3. You will also want to modify the application.properties file located in your \Ephesoft\Application\WEB-INF\classes\META-INF directory

Update the following settings in this file:

update_super_admin_group=true

Then, we need to clarify that the value here is the AD group name. 
 
user.super_admin=Administrators
 
The group name you provide for user.super_admin= will have super admin privileges i.e. access to all the functionality of Ephesoft.
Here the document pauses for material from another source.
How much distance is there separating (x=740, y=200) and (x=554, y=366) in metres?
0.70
The users in the group will be called super admin users and they can assign the user roles from the Ephesoft UI -> System Configuration -> Access Manager screen to the other users who belong to different groups and are not part of the super admin group.
Make sure your user (super admin user) is present in the correct group that you have defined in the application.properties file in user.super_admin group. If this is not the case then the user will give you authorization issues such as the screenshot below:
image.png

4. Once the configuration is set restart the server and log in as the AD user with the value that is placed in as the cn value (the cn may be the full name) and the AD password.